Konten ini merupakan kerja sama dengan Kompasiana, setiap artikel menjadi tanggung jawab penulis dan tidak mewakili pandangan redaksi Kompas.com
Seperti yang dikatakan Blatter, saat Qatar ditentukan sebagai negara tuan rumah Piala dunia tahun 2010 lalu, Qatar tidak memiliki sejarah tentang sepak bola. Bahkan saat itu, Qatar baru mulai membangun tim nasionalnya berbarengan dengan membangun negara. Dari nol.
Qatar sadar bahwa sejatinya mereka tak hanya harus membangun segala sarana dan prasarana pendukung Piala Dunia seperti hotel, stadion, jalan raya, sistem kereta metro, melainkan juga harus membangun sebuah tim nasional sepak bola yang kompeten, yang diharapkan tak akan tampil memalukan di ajang sepenting Piala Dunia.

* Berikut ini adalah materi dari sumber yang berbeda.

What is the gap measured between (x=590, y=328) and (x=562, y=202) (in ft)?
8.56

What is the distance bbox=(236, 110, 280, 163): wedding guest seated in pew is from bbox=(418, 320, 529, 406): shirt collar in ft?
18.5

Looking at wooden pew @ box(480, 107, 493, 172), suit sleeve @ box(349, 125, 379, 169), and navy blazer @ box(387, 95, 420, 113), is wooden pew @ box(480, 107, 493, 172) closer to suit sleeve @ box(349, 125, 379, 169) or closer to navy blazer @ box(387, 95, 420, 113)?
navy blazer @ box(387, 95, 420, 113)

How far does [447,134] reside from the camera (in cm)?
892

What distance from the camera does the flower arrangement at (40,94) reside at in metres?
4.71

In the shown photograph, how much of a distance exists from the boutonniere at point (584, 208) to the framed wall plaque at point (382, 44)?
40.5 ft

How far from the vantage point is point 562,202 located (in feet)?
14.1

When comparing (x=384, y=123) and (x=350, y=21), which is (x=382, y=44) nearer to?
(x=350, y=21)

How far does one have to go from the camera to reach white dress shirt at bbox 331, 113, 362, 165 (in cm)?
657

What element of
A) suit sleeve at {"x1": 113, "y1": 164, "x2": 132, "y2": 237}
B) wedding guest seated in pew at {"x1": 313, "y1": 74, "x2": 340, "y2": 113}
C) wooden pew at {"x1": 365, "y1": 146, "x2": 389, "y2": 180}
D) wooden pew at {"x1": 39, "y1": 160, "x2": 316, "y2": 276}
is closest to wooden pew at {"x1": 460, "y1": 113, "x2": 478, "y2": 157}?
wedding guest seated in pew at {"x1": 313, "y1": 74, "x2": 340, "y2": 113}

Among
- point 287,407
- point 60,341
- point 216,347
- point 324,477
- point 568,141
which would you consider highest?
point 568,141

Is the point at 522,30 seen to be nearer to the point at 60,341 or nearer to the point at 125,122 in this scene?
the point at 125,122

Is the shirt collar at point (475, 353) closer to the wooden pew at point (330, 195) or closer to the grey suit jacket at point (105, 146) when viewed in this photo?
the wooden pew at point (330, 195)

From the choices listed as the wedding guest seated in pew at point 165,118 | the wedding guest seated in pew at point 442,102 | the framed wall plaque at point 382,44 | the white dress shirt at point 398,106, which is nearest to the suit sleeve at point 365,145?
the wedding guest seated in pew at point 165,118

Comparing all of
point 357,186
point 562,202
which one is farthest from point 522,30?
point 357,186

Bisa dibayangkan betapa sulitnya Qatar membangun sebuah tim sepak bola yang baik dari jumlah penduduknya yang hanya 3 juta jiwa. Dari jumlah itu, berapa orang yang kompeten untuk dipilih memperkuat timnas Qatar?
Sebagai perbandingan, di Indonesia saja dengan jumlah penduduk mencapai 270 juta jiwa, masih merasa kesulitan untuk mencari pemain sepak bola yang kompeten dan mumpuni untuk bisa diajak membela timnas.

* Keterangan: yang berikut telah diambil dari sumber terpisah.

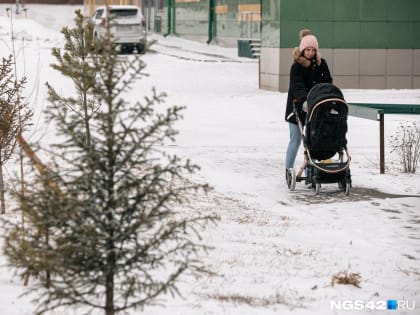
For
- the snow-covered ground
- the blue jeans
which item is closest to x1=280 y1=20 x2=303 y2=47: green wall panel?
the snow-covered ground

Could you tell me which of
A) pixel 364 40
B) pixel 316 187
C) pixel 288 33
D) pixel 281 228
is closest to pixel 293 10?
pixel 288 33

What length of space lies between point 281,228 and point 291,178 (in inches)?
89.0

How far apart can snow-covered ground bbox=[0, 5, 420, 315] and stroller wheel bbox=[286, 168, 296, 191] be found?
4.2 inches

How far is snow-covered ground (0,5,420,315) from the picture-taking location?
7.14 m

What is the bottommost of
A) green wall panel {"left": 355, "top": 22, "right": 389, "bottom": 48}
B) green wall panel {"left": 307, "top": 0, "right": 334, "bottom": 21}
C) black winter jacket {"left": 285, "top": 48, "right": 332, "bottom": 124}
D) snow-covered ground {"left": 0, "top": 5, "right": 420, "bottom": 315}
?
snow-covered ground {"left": 0, "top": 5, "right": 420, "bottom": 315}

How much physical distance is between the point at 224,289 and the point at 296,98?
4680 mm

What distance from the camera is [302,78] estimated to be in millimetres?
11875

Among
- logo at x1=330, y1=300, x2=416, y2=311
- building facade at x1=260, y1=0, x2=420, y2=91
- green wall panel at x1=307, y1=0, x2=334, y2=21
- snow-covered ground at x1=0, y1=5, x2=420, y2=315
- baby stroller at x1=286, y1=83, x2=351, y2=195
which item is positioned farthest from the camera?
building facade at x1=260, y1=0, x2=420, y2=91

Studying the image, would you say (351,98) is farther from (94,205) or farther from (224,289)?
(94,205)

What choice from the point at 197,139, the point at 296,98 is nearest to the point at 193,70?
the point at 197,139

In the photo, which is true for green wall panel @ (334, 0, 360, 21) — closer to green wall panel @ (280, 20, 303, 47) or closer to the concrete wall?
the concrete wall

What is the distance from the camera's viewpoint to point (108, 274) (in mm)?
5234

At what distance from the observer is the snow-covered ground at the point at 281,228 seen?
7.14 metres

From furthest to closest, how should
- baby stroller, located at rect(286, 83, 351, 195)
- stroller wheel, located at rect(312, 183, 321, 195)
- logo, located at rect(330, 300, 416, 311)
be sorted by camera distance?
stroller wheel, located at rect(312, 183, 321, 195) → baby stroller, located at rect(286, 83, 351, 195) → logo, located at rect(330, 300, 416, 311)
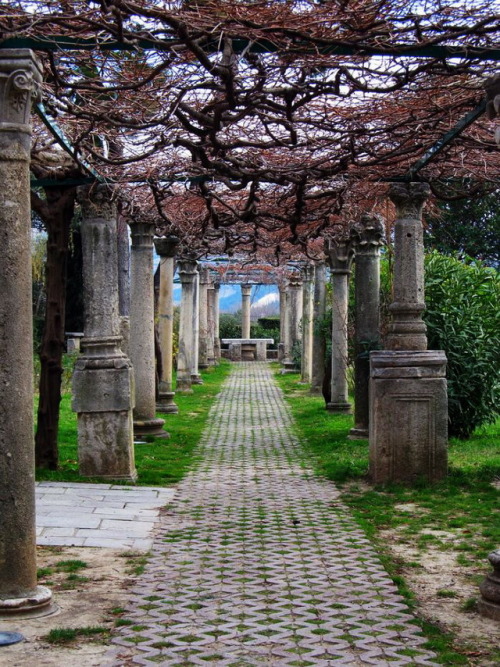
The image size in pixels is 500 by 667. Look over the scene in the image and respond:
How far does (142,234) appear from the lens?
13430 millimetres

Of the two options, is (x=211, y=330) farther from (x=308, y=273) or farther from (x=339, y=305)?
(x=339, y=305)

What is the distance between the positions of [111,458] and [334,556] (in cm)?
369

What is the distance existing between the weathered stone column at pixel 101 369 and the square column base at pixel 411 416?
8.41ft

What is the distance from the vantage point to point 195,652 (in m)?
4.59

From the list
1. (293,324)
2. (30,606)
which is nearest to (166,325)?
(30,606)

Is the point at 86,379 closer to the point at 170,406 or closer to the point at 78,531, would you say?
the point at 78,531

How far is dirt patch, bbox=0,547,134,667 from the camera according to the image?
446 centimetres

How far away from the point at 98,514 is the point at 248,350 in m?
33.3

Bahkan tak jarang Indonesia masih harus mencari pemain keturunan Indonesia yang berlaga di luar negeri untuk selanjutnya dinaturalisasi.
Akibat situasi itu, Qatar kemudian menempuh jalan pintas: melakukan naturalisasi pemain.
Qatar sudah melakukan proses naturalisasi secara agresif dengan menawarkan status kewarganegaraan bagi pemain-pemain sepak bola berbakat bahkan sebelum mereka mengajukan diri sebagai calon tuan rumah Piala Dunia.
Dari usaha itu, pada tahun 2004 Qatar mencoba menaturalisasi tiga pesepak bola Brasil hanya dalam waktu satu pekan. Para pemain itu antara lain adalah Ailton, Dede, dan Leandro.
FIFA yang mengetahui hal itu geram hingga kemudian mengubah regulasi soal ketentuan naturalisasi. FIFA menambahkan di statuta bahwa pemain yang bisa menjadi warga sebuah negara adalah mereka yang sudah tinggal di negara selama 10 tahun.
Alhasil rencana naturalisasi Qatar gagal. Meski begitu, keluarga kerajaan tak tinggal diam, mereka kemudian menempuh jalan lain yang lebih rumit dengan membuat proyek dengan nama Aspire Academy.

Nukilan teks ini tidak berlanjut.